It’s not easy to explain the appeal of a man whose whole manner and presence appear calculated make manifest the inherent awkwardness (‘I’m wriggling’) of a public event celebrating the written word. But it’s there. The event for The Palm Beach Effect: Reflections on Michael Hofmann at the London Review Bookshop last night was sold out, standing room only. People travelled from Sheffield, Norfolk, France, for this one event on a cold night. Arturo Di Stefano brought along, for handing over to its subject, the original portrait painting that is reproduced as the book’s frontispiece. There were people who have known, worked with or read Hofmann for decades, many of whom hadn’t seen one another for a very long time. (There was no one from Faber.) After the official part, the mingling and talk continued for a long time. ‘I think I’m a bit in love with him,’ someone told me. I suggested she wasn’t the only one. She told me to get to the back of the queue.
In the US – which is Hofmann’s home country now, though it’s probably better to leave home out of it and just say the country where he lives – there is a new theatre prize: the Edward M. Kennedy Prize. A prize worth winning: $100,000. Today the joint winners were announced. One is Dan O’Brien, for The Body of an American, a play which, in the words of the announcement, ‘examines the challenges of war reporting, specifically the ethical and personal consequences of the publication of a famous photograph showing the body of an American soldier being dragged through the streets of Mogadishu, Somalia, in 1993’. War Reporter, Dan O’Brien’s book of poems exploring the same material, will be published by CBe in September.
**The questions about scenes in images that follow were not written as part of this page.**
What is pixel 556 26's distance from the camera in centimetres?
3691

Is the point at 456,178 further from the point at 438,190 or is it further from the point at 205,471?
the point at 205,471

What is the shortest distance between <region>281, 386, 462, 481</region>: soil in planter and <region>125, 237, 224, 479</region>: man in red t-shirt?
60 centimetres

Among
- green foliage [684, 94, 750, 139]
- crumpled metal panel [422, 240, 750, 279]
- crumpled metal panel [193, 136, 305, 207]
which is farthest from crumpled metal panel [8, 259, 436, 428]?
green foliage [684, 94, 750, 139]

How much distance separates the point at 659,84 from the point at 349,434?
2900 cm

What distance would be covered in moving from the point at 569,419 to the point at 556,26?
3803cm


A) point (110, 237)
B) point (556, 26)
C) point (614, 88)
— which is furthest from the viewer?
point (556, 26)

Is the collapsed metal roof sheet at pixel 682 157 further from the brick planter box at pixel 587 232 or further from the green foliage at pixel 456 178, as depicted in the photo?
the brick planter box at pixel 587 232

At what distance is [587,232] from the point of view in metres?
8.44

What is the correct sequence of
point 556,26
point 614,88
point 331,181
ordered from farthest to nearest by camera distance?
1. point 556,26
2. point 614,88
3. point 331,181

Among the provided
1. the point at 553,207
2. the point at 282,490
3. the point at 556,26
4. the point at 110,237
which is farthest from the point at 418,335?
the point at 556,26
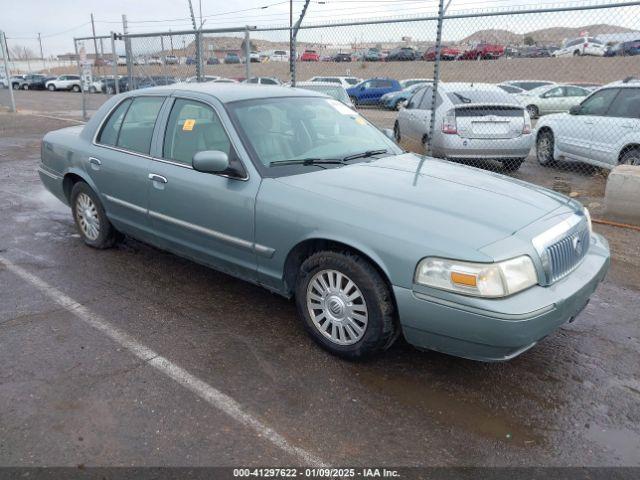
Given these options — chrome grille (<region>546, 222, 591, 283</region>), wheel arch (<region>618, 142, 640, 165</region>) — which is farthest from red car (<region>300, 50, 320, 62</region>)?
chrome grille (<region>546, 222, 591, 283</region>)

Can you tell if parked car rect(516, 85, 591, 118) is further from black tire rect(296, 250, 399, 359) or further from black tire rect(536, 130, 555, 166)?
black tire rect(296, 250, 399, 359)

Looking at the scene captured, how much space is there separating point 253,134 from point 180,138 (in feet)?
2.43

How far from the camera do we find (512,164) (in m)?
9.26

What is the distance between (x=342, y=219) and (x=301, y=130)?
1.23 m

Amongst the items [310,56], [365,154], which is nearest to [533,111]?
[310,56]

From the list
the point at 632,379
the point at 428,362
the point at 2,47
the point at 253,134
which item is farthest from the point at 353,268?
the point at 2,47

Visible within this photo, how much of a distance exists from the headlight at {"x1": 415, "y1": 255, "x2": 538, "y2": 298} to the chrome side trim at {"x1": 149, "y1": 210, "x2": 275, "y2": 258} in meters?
1.15

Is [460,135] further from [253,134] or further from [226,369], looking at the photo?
[226,369]

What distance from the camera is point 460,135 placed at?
8523 mm

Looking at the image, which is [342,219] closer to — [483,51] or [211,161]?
[211,161]

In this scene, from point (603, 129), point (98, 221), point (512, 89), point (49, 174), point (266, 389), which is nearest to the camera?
point (266, 389)

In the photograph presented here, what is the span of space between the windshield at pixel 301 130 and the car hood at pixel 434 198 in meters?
0.30

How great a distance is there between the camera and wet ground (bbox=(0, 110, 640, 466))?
270cm

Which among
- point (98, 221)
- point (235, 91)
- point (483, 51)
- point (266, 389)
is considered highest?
point (483, 51)
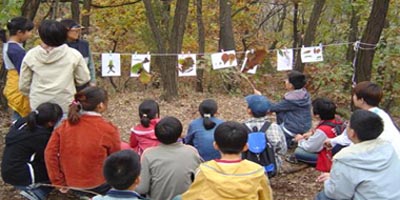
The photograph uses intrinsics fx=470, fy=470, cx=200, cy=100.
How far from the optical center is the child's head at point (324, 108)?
4793 millimetres

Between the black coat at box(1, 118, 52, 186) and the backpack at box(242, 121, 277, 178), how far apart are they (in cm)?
187

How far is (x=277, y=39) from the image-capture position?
17.2 metres

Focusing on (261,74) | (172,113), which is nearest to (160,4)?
(261,74)

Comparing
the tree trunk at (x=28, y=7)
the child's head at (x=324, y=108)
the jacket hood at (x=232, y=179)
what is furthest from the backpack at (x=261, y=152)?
the tree trunk at (x=28, y=7)

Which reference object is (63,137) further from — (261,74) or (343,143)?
(261,74)

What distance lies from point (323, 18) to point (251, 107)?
40.5 feet

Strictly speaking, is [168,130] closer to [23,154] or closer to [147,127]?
[147,127]

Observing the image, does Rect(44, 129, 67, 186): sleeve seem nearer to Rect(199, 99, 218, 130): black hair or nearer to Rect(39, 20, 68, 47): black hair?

Next Thursday, 28 February, there’ll be a CBe reading at the Broadway Bookshop in Hackney. Stephen Knight will read from The Prince of Wails and I’ll be reading myself, possibly as Jack Robinson. Space limited; £3, includes wine; more info here.
For CBe, this year is big. More new titles than in any previous year. A pop-up shop has been booked for the first week of July. Emails have gone out to a large number of independent bookshops inviting them to join a partnership scheme, whereby they commit to ordering CBe titles in return for a healthy discount. A smaller initiative, the Circulating Library, was set in motion last week. To date, CBe comprises just myself, and most of my time I’m doing other work to bring in a liveable income. But the thing is now too big to be run by just me, and before Christmas I applied to ACE for money for a part-time freelance marketing/sales person. As I was writing this, the post arrived: the application has been turned down. (‘Although your application met the criteria, we had to make difficult choices …’). If I had time, I’d frame the letter and hang it somewhere.